The team have remained active within the strategy and have been looking to take advantage of opportunities that have been created in high quality investment grade names across both the US and Europe. Transaction costs continue to remain on the high side, so we have remained active in the primary market taking advantage of attractive yields in even high quality issuers. The team’s preference remains to invest in more defensive sectors and then to look for more issuer specific opportunities in the high yield space. An example of this is a French telecommunication service provider which retains an attractive business model – with a greater number of people working from home, the demand for their broadband services has exponentially increased. This bond traded as high as 10.5% in USD for a BB issuer with very healthy fundamentals. There are some truly amazing opportunities that we as active managers are aiming to take advantage for our clients.
Notwithstanding the severity and unprecedented nature of the challenges from Covid-19, we’ve seen an extraordinary response from financial markets, driven by fear and uncertainty, resulting in a high degree of correlation and little differentiation. There will be opportunities that come out of this as investors have more time to assess the implications across different areas of the market and different sectors and companies. Central banks have been bold in their response, as a result of which, we think systemic risk is low.

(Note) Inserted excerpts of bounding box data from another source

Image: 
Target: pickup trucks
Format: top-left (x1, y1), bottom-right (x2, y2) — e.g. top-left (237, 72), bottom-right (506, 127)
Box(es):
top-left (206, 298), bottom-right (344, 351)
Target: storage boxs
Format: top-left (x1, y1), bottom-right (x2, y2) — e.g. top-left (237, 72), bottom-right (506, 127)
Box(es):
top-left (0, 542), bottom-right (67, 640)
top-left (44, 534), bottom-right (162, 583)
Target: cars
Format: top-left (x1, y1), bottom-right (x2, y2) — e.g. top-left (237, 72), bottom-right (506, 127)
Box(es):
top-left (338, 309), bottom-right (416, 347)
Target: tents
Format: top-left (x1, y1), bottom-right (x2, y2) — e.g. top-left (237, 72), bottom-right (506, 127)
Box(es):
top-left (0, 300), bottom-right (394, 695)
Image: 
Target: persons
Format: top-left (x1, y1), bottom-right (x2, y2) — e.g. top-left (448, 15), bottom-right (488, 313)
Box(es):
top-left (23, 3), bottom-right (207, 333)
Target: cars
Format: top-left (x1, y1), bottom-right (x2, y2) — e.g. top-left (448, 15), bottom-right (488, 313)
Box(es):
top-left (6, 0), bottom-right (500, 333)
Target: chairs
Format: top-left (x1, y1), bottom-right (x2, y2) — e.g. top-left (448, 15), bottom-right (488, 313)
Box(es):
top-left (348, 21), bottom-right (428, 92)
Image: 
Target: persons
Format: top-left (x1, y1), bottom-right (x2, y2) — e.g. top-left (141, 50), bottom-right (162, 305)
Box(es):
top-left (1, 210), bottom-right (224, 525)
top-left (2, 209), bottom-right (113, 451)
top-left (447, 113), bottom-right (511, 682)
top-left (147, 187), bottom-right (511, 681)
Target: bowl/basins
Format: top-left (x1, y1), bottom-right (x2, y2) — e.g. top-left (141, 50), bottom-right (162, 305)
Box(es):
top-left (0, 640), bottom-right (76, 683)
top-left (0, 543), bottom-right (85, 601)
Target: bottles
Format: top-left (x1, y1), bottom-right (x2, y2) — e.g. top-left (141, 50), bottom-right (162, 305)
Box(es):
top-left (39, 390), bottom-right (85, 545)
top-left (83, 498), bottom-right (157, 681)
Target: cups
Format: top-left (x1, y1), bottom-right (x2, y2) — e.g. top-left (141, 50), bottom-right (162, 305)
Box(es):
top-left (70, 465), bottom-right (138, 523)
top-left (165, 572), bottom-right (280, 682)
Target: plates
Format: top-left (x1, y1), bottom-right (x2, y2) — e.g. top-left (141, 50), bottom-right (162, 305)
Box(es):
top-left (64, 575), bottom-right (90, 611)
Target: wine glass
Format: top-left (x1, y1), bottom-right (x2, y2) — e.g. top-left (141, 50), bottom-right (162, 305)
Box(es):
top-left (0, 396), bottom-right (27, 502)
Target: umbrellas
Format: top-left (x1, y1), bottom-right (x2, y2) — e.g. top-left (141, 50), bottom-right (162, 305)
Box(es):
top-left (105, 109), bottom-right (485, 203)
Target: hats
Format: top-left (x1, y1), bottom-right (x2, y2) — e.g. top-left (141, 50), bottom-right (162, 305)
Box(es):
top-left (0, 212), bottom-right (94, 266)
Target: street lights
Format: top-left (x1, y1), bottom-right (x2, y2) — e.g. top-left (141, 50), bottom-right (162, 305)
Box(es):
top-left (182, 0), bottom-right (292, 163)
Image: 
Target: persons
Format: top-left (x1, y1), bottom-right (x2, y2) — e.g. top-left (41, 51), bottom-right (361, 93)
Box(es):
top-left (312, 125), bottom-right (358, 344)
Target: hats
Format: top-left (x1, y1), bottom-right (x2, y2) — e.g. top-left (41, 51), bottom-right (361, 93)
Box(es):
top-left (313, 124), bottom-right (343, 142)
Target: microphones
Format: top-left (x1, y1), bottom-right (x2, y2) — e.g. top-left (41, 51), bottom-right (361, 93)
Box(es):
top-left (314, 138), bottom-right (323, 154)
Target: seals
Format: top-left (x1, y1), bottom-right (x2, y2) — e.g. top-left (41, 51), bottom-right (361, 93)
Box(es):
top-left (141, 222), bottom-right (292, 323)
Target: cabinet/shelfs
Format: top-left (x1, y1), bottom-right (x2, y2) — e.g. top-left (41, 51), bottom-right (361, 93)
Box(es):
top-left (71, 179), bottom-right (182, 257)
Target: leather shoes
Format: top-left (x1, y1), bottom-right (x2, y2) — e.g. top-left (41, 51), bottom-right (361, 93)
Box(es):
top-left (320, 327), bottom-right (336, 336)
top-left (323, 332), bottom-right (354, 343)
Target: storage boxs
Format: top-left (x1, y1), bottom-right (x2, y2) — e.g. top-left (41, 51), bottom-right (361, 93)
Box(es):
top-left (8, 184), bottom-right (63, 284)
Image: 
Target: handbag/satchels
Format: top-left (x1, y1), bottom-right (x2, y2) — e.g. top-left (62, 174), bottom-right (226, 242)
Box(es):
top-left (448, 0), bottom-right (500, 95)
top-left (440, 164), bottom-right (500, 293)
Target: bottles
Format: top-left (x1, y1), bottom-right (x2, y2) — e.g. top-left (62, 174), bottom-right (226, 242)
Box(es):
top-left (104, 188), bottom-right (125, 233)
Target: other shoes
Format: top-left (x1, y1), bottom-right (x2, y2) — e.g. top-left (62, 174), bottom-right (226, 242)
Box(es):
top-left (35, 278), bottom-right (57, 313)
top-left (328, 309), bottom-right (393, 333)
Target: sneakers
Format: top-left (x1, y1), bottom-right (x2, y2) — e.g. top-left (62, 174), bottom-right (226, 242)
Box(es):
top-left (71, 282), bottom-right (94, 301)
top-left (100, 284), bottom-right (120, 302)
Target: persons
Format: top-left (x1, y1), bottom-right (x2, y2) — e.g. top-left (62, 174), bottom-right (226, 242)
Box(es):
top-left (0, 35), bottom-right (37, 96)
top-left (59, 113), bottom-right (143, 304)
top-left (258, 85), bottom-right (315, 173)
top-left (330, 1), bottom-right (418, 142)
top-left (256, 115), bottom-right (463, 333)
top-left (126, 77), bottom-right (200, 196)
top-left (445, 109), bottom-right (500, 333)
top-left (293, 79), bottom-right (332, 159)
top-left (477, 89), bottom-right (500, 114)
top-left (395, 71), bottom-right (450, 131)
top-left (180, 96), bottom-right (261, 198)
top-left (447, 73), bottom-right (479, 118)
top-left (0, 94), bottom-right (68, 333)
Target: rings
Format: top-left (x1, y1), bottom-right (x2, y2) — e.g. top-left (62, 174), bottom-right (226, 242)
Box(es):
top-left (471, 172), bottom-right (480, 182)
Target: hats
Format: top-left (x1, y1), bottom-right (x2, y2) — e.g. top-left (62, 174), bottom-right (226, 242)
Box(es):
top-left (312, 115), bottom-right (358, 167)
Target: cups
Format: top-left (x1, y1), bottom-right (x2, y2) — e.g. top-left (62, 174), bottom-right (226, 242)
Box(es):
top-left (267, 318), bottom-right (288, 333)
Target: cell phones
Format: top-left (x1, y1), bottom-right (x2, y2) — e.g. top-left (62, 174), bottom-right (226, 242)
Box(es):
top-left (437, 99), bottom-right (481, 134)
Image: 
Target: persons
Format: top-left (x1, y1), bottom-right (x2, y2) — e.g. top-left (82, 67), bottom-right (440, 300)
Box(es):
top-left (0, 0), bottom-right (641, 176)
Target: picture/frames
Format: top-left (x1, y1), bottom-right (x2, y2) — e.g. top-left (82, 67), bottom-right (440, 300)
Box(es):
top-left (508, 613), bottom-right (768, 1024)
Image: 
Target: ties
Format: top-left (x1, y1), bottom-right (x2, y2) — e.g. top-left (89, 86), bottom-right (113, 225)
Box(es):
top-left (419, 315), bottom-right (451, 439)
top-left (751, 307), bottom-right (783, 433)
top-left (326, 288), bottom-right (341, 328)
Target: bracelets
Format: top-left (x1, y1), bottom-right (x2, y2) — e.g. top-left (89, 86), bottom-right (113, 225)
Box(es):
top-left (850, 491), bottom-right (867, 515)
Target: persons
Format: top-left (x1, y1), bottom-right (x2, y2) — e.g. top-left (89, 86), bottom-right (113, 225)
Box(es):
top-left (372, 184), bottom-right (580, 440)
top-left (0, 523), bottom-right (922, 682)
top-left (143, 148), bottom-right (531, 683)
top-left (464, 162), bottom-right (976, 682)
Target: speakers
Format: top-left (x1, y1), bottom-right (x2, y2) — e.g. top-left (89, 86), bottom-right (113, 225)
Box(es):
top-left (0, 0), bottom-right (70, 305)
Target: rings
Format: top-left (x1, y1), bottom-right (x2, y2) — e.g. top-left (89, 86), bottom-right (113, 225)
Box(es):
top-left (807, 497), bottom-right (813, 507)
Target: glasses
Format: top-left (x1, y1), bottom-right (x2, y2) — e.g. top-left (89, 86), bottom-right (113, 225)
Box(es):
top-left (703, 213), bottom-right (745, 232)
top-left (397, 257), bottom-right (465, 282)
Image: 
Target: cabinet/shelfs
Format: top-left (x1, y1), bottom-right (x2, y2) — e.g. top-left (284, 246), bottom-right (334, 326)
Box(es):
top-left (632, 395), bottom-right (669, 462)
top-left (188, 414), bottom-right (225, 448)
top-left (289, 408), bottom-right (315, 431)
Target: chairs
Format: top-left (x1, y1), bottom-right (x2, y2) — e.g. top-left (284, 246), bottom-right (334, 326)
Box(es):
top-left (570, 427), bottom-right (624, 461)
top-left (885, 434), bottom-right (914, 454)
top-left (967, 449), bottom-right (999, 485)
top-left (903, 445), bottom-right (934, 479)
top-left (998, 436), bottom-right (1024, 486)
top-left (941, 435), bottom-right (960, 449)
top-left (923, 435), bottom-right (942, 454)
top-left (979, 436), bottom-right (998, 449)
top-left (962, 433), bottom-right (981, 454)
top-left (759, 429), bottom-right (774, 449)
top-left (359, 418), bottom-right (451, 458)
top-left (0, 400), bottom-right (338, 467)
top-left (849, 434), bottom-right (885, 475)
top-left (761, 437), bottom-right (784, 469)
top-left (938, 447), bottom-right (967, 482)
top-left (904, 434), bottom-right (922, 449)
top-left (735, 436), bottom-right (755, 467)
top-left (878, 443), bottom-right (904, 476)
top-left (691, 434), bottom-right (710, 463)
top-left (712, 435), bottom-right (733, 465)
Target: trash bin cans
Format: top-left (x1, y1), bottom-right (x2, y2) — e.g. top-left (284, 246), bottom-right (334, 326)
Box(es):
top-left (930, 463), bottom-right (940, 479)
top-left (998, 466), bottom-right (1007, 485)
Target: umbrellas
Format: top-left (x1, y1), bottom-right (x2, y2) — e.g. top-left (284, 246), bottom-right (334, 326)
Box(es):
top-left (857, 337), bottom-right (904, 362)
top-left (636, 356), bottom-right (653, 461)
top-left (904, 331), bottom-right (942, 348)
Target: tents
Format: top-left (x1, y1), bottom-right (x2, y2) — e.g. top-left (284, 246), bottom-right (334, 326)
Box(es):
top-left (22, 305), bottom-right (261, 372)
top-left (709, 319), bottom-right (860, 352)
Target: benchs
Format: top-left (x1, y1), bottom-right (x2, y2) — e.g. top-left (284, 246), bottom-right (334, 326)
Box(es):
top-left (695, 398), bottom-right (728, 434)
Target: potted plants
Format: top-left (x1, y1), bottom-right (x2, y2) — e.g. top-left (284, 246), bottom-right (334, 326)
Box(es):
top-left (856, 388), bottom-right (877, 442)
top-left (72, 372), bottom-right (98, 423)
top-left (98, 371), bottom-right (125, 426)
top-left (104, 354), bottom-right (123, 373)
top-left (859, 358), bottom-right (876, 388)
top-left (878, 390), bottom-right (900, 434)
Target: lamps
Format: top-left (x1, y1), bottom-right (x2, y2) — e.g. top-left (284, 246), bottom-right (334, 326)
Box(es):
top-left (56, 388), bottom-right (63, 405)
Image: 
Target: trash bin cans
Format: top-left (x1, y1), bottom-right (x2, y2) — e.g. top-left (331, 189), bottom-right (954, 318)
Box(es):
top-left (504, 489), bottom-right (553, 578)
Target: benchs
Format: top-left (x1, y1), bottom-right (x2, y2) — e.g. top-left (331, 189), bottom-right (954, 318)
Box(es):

The situation is still highly uncertain and we don’t know how long the crisis will last. There are many companies that simply cannot operate. However, there are a lot of very resilient companies.
We feel that the market may now be entering a second phase. The first phase was characterised by maximum pain and indiscriminate selling that was met by policy support, and now we are entering phase two where we will still have periods of volatility, and we will have downgrades and defaults, but will we see greater distinction between winners and losers. This is a great opportunity for security selection, and this is our primary focus at Schroders. We believe in our ability to navigate such an environment for our clients and in our ability to distinguish risk from opportunity.
Schroders has a bottom up approach to our credit strategies and we have an integrated global framework of research analysts and fund managers that enables us to dig deep into business models. Those business models and the external environment are changing rapidly, and we are actively and rigorously stress testing business models of companies we invest in.
We will not add risk indiscriminately. We remain strongly focused on company analysis and seeking the best balance between risk and return. Our analysts are spending a great deal of time evaluating businesses to identify those which can be most resilient and emerge from the crisis in good shape. We remain focused mostly on high quality and non-cyclical sectors adding to existing holdings at attractive levels or picking up new issues at attractive concessions to the secondary market.
Key questions are does the company have maturity run way? Are they drawing on their bank credit facilities to supplement liquidity? Another point that is so important at this stage is keeping the dialogues with management – those are relationships that we’ve build over the years.
As the situation continues to evolve rapidly, it’s important to keep dialogue with companies so that we really understand what’s happening inside the business, be that with supply chains, for example, or importantly how well supported their balance sheets are.
With our global network of analysts and fund managers across fixed income and credit, not to mention various other asset classes, all of whom we can draw on, we think we are in a strong position to identify and capture the opportunities now opening up.
Any security(s) mentioned above is for illustrative purpose only, not a recommendation to invest or divest.